As it turns out, Loktev has been anything but inactive over the past several years. She started filming the independent Russian journalists of TV Rain in fall 2021, four months before Russia waged war. They speak out against Putin’s administration and warn of a coming conflict. Incrementally, each one is deemed a “foreign agent,” a status given by the state with new names announced every Friday night. As foreign agents, they must caveat everything they share online (even personal Instagram posts), say on TV, and do in public with a lengthy state-sanctioned paragraph announcing their foreign agent label, a status once only reserved for NGOs (non-governmental organizations).

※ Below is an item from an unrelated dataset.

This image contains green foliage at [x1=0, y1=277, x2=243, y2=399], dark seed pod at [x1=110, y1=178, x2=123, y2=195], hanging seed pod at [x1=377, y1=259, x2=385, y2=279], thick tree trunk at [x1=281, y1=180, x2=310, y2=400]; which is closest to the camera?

Through Loktev’s run-and-gun immersion in their world, we begin to understand how the groundwork is laid to propagandize and miseducate the masses, a huge swath of whom see straight through it. A Russian website for hiring nannies is branded with a state banner: “Ukrainian nannies have attacked Moscow!” it claims, demanding anyone coming to the site hire only Russian-born nannies. This is how it happens. The journalists compare the signing in and subsequent enacting of corrupt laws by the Kremlin to “lawful” criminalization of free speech by the Third Reich.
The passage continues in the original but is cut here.